Task requirements: Report each line in the rows below that contains the word "does", copying every such line in full.

◇ ◇ ◇

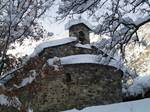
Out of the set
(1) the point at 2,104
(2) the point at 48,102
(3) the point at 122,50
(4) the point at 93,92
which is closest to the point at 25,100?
(2) the point at 48,102

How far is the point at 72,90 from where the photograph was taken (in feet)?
63.3

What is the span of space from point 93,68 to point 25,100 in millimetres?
4615

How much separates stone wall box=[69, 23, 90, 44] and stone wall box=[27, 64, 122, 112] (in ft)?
12.1

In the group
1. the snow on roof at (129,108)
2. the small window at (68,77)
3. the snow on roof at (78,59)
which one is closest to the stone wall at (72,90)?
the small window at (68,77)

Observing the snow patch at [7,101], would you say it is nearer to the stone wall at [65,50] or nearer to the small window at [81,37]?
the stone wall at [65,50]

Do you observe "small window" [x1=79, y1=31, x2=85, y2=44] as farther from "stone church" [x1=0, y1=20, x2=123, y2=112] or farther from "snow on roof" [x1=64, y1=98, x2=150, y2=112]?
"snow on roof" [x1=64, y1=98, x2=150, y2=112]

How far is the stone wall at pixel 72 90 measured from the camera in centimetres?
1916

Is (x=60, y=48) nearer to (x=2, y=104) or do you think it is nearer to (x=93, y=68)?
(x=93, y=68)

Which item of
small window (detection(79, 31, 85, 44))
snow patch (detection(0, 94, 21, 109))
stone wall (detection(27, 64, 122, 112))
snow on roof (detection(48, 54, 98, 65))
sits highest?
small window (detection(79, 31, 85, 44))

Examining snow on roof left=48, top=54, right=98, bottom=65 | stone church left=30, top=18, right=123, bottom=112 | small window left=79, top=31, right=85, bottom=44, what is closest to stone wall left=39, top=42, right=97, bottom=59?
stone church left=30, top=18, right=123, bottom=112

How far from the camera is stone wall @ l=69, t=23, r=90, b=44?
894 inches

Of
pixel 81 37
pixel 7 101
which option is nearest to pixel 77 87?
pixel 81 37

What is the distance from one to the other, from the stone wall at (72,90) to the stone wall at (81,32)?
3684 mm

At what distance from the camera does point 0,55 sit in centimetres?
1098
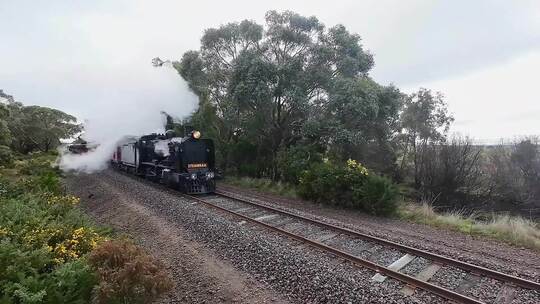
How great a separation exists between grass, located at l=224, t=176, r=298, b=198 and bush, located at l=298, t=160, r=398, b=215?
152cm

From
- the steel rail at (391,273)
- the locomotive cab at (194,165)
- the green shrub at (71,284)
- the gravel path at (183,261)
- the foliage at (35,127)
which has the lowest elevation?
the gravel path at (183,261)

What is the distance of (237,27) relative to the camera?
69.5ft

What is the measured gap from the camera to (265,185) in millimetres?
19000

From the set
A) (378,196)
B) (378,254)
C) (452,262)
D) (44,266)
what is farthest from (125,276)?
(378,196)

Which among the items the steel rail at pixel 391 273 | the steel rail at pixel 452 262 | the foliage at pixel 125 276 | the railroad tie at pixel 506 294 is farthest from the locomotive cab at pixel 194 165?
the railroad tie at pixel 506 294

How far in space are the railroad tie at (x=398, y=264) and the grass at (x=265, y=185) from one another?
875 cm

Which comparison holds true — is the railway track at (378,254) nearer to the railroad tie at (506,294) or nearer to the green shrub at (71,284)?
the railroad tie at (506,294)

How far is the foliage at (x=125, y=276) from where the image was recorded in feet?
14.9

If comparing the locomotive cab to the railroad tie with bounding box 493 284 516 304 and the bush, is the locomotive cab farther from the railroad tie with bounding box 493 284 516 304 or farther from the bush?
the railroad tie with bounding box 493 284 516 304

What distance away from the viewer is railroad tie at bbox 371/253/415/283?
6340 millimetres

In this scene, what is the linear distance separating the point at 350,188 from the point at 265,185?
661 cm

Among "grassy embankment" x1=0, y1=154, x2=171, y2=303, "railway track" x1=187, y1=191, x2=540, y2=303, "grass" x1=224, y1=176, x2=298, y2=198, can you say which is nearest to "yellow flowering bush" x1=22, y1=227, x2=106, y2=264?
"grassy embankment" x1=0, y1=154, x2=171, y2=303

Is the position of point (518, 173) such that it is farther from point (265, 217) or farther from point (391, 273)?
point (391, 273)

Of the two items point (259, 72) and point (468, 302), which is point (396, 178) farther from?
point (468, 302)
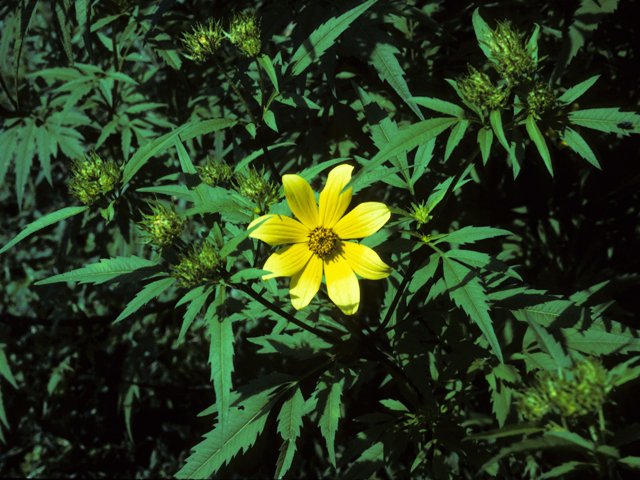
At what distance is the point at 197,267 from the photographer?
1352 millimetres

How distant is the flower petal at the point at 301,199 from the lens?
151 centimetres

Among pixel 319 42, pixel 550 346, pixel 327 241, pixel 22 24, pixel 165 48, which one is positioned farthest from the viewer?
pixel 165 48

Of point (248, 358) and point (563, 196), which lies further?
point (248, 358)

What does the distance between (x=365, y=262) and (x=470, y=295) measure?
395 millimetres

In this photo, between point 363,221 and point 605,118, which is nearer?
point 605,118

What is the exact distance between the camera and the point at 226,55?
328 cm

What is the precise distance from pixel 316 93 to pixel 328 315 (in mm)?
1301

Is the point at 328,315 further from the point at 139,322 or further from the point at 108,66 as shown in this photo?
the point at 108,66

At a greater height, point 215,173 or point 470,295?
point 215,173

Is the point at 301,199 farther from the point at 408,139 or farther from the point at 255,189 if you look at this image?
the point at 408,139

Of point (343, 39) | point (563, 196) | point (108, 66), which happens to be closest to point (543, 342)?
point (343, 39)

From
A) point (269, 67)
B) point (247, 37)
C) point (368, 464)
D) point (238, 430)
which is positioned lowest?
point (368, 464)

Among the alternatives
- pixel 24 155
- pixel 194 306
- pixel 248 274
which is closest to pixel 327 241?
pixel 248 274

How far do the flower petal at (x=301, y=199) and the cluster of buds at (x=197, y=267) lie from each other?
0.32 meters
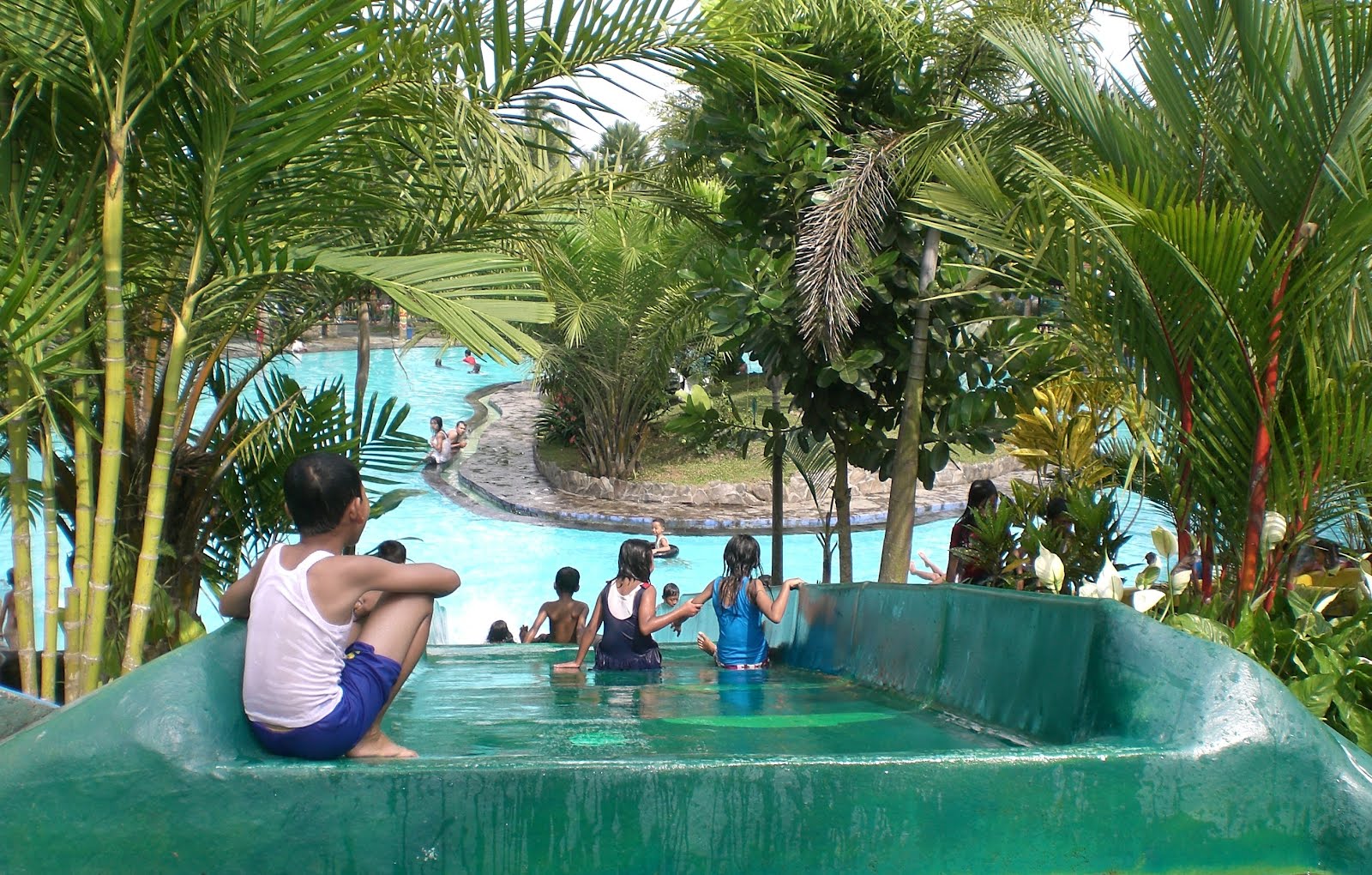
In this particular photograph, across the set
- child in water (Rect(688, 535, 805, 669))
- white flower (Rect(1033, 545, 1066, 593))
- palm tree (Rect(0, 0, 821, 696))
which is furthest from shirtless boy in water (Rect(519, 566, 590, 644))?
white flower (Rect(1033, 545, 1066, 593))

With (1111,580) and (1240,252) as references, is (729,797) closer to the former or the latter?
(1111,580)

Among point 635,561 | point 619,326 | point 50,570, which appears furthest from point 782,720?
point 619,326

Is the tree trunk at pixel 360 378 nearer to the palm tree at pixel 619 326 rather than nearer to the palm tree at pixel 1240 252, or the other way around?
the palm tree at pixel 619 326

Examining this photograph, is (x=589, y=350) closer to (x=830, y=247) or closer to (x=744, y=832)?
(x=830, y=247)

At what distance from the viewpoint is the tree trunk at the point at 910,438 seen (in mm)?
8141

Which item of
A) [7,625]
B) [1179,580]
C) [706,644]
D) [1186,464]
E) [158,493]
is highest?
[1186,464]

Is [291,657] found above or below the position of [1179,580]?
below

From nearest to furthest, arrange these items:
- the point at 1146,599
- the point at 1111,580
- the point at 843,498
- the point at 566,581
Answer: the point at 1146,599 → the point at 1111,580 → the point at 566,581 → the point at 843,498

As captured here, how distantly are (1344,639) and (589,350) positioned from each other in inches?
696

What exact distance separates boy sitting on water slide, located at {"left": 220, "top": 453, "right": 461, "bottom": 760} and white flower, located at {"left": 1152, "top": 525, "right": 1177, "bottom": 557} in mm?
2462

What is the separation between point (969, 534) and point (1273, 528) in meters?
3.63

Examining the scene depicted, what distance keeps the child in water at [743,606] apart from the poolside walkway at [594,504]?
14469mm

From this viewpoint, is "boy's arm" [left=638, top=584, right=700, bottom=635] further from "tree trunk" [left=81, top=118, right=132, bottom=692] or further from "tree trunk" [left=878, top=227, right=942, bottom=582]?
"tree trunk" [left=81, top=118, right=132, bottom=692]

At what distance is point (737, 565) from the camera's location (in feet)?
20.5
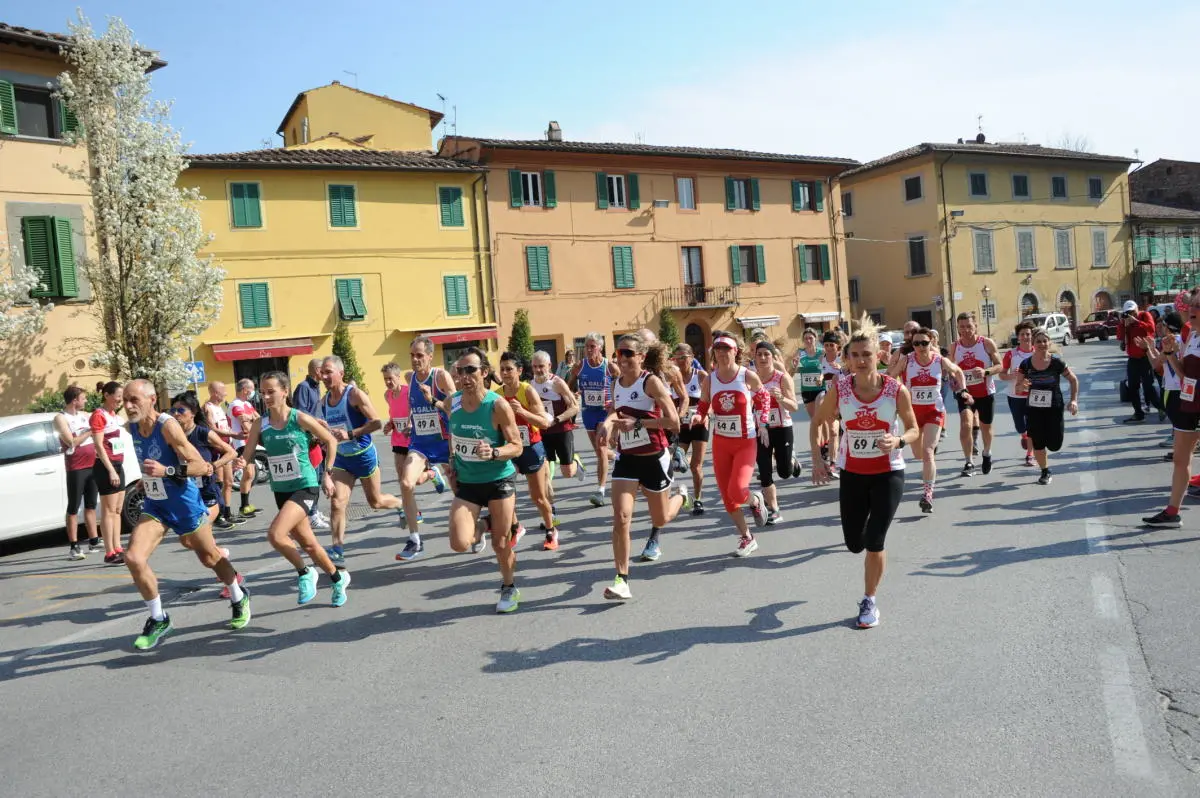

◇ ◇ ◇

Response to this exercise:
At what distance from the camera does point 0,55 sit in centimetres?
What does the distance between (x=365, y=262) and (x=470, y=295) measure?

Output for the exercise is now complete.